Immunological Changes in Peripheral Blood of Ankylosing Spondylitis Patients during Anti-TNF-α Therapy and Their Correlations with Treatment Outcomes.

Tumor necrosis factor-α (TNF-α) inhibitors are the main types of biological conventional synthetic disease-modifying antirheumatic drugs and have efficacy in treating ankylosing spondylitis (AS) which is not sensitive for nonsteroidal anti-inflammatory drug. However, the impact of TNF-α inhibitors on immune cells in patients with AS is still clearly undefined, and the impact of immune cells on treatment response is also largely elusive. This study is aimed at evaluating the longitudinal changes of circulating immune cells after anti-TNF-α therapy and their associations with treatment response in AS patients. Thirty-five AS patients receiving the treatment of anti-TNF-α therapy were included into this prospective observational study. The frequencies of immune cells including Th1, Th2, Th17, regulatory T cell (Treg), T follicular helper cell (Tfh), and regulatory B cell (Breg) in the peripheral blood were measured by flow cytometry at baseline and 4 time points after therapy. The difference in the circulating immune cells between responders and nonresponders was compared. This study suggested that anti-TNF-α therapy could significantly reduce circulating proinflammatory immune cells such as Th17 and Tfh, but significantly increased the percentages of circulating Treg and Breg. Moreover, circulating Breg may be a promising predictor of response to anti-TNF-α therapy in AS patients.

1. Introduction

Ankylosing spondylitis (AS) is a chronic inflammatory rheumatic disease characterized by inflammatory back pain and progressive ankylosing in spine [1]. AS can result in impaired physical functions including disability and obviously reduced life quality [2, 3]. Nonsteroidal anti-inflammatory drug (NSAID) is the main recommended first-line drug for the treatment of AS [4]. However, NSAID is not effective for some AS patients especially for those with later stages, and a large part of AS patients are still poorly controlled in clinical practice [5]. Thus, those AS patients need additional treatment with conventional synthetic disease-modifying antirheumatic drugs (DMARDs) or biological DMARDs [5-7]. Tumor necrosis factor-α (TNF-α) inhibitors are the main types of biological DMARDs and have a well-established efficacy in treating AS, which has largely revolutionized the treatment of AS in the past two decades [8]. Nevertheless, the treatment response is various involving high risk of infections among some patients such as tuberculosis [9, 10]. Improvement of AS patients' personalized therapy strategy is an urgent need for the heterogeneity in both the pathogenesis and treatment outcomes [11, 12]. To improve treatment outcomes, minimize infection risk, and reduce costs, it is critical for clinicians to identify responders to specific biological DMARDs and make adequate therapeutic decisions.
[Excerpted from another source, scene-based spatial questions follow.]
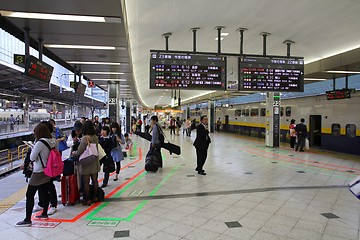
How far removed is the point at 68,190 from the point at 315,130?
13726 millimetres

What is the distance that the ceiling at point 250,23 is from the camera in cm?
525

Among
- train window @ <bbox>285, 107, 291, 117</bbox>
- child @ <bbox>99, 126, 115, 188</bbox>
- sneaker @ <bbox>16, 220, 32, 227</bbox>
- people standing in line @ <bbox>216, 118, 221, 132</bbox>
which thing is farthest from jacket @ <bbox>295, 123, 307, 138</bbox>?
people standing in line @ <bbox>216, 118, 221, 132</bbox>

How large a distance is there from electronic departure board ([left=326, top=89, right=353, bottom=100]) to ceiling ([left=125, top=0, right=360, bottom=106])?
279 cm

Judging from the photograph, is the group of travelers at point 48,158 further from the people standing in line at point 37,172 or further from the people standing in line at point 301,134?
the people standing in line at point 301,134

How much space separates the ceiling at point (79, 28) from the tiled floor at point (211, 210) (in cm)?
352

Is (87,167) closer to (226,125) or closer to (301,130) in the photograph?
(301,130)

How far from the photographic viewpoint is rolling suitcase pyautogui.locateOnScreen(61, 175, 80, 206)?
4625 mm

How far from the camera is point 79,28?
203 inches

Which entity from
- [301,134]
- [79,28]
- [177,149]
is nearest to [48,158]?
[79,28]

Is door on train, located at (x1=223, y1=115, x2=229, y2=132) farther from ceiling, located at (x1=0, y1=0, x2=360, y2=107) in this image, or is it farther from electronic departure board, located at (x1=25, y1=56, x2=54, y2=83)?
electronic departure board, located at (x1=25, y1=56, x2=54, y2=83)

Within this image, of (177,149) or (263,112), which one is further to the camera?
(263,112)

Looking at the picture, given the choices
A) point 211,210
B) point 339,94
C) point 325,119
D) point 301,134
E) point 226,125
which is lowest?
point 211,210

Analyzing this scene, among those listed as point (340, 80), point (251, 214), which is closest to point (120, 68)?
point (251, 214)

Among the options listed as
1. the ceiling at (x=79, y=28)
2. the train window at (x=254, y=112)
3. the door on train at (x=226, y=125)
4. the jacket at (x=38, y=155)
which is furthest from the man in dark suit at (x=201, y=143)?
the door on train at (x=226, y=125)
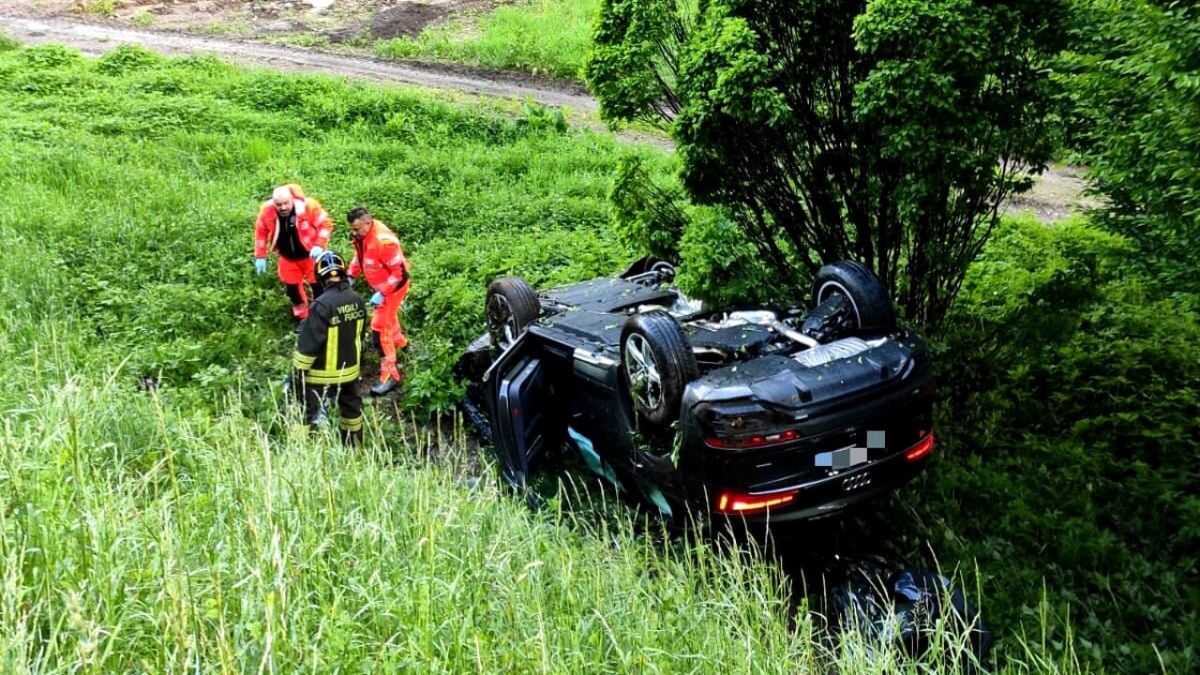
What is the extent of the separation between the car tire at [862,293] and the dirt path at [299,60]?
1284cm

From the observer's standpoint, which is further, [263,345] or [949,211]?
[263,345]

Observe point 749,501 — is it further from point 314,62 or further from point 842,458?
point 314,62

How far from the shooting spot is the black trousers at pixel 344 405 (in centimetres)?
680

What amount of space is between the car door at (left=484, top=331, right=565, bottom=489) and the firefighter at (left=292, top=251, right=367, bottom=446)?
1.36 meters

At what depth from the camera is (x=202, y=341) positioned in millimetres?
8000

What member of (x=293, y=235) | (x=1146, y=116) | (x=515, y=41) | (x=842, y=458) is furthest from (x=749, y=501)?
(x=515, y=41)

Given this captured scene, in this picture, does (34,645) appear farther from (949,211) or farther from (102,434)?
(949,211)

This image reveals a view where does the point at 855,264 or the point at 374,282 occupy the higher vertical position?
the point at 855,264

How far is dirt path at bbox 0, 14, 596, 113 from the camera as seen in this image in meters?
18.5

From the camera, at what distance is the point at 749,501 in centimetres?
416

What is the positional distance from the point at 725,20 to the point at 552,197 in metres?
6.21

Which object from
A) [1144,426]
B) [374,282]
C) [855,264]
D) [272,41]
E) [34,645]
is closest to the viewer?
[34,645]

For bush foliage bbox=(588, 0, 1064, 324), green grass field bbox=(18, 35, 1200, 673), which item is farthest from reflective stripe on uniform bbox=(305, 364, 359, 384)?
bush foliage bbox=(588, 0, 1064, 324)

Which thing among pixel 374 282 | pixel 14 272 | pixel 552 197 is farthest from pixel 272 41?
pixel 374 282
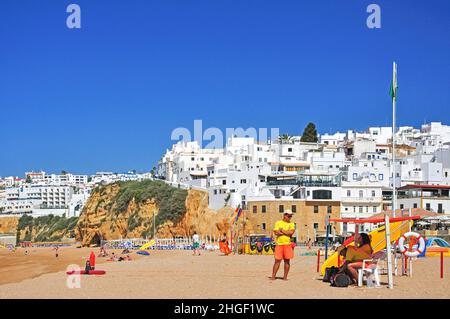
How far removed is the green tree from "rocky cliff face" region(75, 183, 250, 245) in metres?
30.9

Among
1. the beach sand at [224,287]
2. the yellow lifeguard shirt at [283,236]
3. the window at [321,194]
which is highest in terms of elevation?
the window at [321,194]

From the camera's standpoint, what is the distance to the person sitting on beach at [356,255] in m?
13.6

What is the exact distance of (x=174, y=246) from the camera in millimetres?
51062

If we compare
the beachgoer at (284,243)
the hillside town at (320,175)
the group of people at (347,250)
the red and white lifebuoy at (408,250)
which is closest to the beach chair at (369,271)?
the group of people at (347,250)

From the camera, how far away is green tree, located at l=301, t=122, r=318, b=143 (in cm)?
9600

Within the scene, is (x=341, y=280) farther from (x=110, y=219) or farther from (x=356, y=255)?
(x=110, y=219)

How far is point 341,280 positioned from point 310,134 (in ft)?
276

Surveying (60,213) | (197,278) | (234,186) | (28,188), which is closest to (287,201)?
(234,186)

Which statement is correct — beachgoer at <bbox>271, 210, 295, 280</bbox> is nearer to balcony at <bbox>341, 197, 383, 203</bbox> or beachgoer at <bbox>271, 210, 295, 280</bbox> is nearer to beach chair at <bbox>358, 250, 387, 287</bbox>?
beach chair at <bbox>358, 250, 387, 287</bbox>

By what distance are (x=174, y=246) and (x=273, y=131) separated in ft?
140

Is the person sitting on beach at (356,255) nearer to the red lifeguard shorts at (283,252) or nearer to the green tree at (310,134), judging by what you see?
the red lifeguard shorts at (283,252)

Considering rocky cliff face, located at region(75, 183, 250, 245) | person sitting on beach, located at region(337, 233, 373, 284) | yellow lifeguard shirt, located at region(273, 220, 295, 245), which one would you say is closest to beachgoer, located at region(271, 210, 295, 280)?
yellow lifeguard shirt, located at region(273, 220, 295, 245)

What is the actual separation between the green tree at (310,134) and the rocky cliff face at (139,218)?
3092 cm

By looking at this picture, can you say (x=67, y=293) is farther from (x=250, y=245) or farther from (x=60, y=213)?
(x=60, y=213)
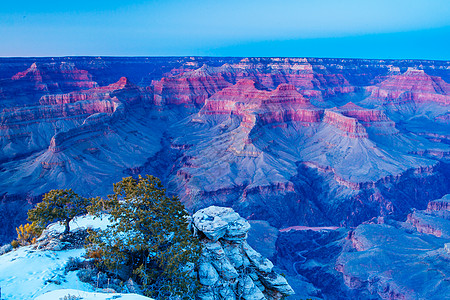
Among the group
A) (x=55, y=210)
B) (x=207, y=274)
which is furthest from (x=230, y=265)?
(x=55, y=210)

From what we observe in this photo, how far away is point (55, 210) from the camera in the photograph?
2545 cm

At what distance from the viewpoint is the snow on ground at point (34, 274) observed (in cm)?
1845

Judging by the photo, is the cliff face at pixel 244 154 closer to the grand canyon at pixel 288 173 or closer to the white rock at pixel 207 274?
the grand canyon at pixel 288 173

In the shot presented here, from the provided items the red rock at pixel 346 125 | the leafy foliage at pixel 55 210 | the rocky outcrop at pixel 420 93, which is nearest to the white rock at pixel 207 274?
the leafy foliage at pixel 55 210

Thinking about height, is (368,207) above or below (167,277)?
below

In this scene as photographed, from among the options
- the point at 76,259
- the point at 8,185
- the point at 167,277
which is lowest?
the point at 8,185

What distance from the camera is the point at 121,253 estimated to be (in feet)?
69.9

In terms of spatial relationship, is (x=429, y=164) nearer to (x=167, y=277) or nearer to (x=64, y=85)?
(x=167, y=277)

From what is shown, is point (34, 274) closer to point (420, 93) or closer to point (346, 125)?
point (346, 125)

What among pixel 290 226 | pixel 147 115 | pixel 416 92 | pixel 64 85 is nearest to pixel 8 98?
pixel 64 85

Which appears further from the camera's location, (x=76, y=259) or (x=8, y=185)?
(x=8, y=185)

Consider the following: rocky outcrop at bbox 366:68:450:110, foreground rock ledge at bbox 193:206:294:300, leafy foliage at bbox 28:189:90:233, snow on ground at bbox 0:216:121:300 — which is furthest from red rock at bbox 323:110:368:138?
snow on ground at bbox 0:216:121:300

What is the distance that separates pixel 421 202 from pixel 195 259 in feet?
293

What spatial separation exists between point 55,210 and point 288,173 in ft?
240
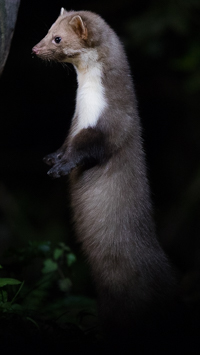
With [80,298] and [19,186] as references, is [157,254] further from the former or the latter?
[19,186]

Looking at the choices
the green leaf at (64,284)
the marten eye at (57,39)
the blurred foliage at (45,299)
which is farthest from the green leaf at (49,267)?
the marten eye at (57,39)

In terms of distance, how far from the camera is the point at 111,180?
4.28m

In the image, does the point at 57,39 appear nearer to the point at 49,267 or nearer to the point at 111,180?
the point at 111,180

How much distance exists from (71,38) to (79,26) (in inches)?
4.8

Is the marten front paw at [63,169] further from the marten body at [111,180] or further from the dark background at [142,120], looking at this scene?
the dark background at [142,120]

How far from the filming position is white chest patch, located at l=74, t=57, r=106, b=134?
4293 millimetres

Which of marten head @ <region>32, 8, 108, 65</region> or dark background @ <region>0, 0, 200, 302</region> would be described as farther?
dark background @ <region>0, 0, 200, 302</region>

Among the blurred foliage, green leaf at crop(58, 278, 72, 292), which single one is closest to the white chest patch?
the blurred foliage

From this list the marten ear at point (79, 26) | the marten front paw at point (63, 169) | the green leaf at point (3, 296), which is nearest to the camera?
the marten front paw at point (63, 169)

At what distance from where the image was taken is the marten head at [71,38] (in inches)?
174

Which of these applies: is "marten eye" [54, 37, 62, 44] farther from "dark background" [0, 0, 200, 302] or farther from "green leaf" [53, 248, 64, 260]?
"dark background" [0, 0, 200, 302]

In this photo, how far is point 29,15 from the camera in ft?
23.7

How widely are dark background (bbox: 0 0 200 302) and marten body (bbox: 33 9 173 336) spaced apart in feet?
10.3

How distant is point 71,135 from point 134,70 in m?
4.32
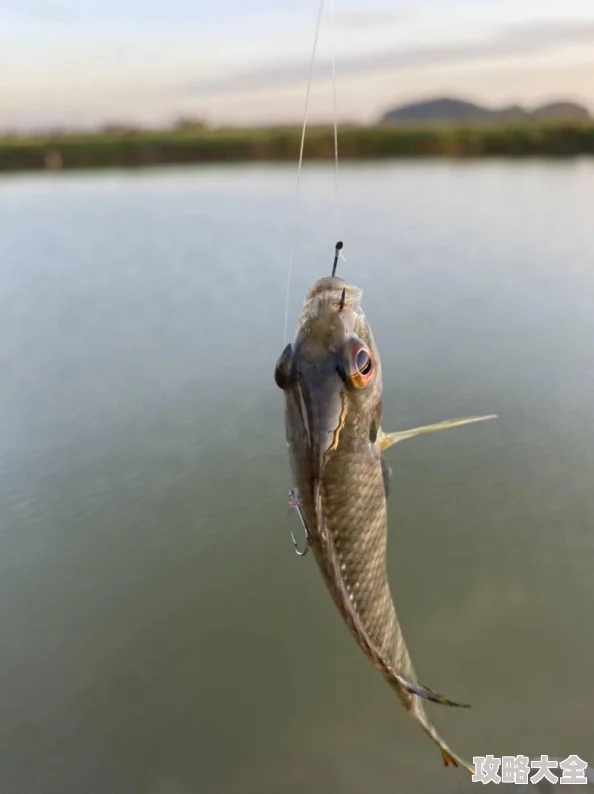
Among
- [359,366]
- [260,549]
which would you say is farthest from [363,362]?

The roles of T cell subsets in the pathogenesis of AS have been reported in plenty works [13-15], and Th17 cells play a critical pathogenic role in the development of AS [13, 16]. Apart from Th17, other T cell subsets such as Th1 [14, 17] and T follicular helper cell (Tfh) which is correlated with B cell subtypes [18-20] are also involved in the pathogenesis of AS. Besides, several studies confirm that B cells participate in the pathogenesis of AS, such as increasing regulatory B cell (Breg) in peripheral blood of AS [21-24]. Nevertheless, the impact of anti-TNF-α therapy on those immune cells in AS patients is still not clearly defined, and the impact of immune cells on treatment response is also largely elusive. To evaluate the longitudinal changes of circulating immune cells after anti-TNF-α therapy and their associations with treatment response in AS patients, we performed a prospective observational study of AS patients receiving anti-TNF-α therapy.

2. Methods

2.1. Study Design and Patients

Active AS patients aged 20-65 years were recruited in the department of rheumatology in The First Affiliated Hospital of Xiamen University. The patients were recruited prospectively and followed up to 6 months after beginning anti-TNF-α therapy. Inclusion criteria were as follows: (1) patients met the 1984 modified New York classification criteria for AS; (2) without treatment history of biological DMARDs such as anti-TNF agents, anti-IL-17 agents, and anti-IL-6 agents; (3) with a Bath Ankylosing Spondylitis Disease Activity Index (BASDAI) score of no less than 1; (4) data of clinical characteristics and laboratory testing analyzed in this study were available; (5) receiving a standard treatment of anti-TNF-α inhibitors; and (6) without obvious infections such as tuberculosis. Exclusion criteria were as follows: (1) AS patients had been treated with biologics such as anti-TNF drugs or anti-IL-6 drugs, (2) patients with a history of spinal or joint surgery, (3) patients with other serious diseases such as cancer or cardiovascular diseases, (4) patients had serious adverse events and discontinued treatment, and (5) data of clinical characteristics and laboratory testing analyzed in the present study were not recorded. A total of 35 AS patients meeting both the inclusion and exclusion criteria were finally included between September 2018 and January 2019. The study was approved by the ethics committee of our hospital, and written informed consent was obtained from included patients.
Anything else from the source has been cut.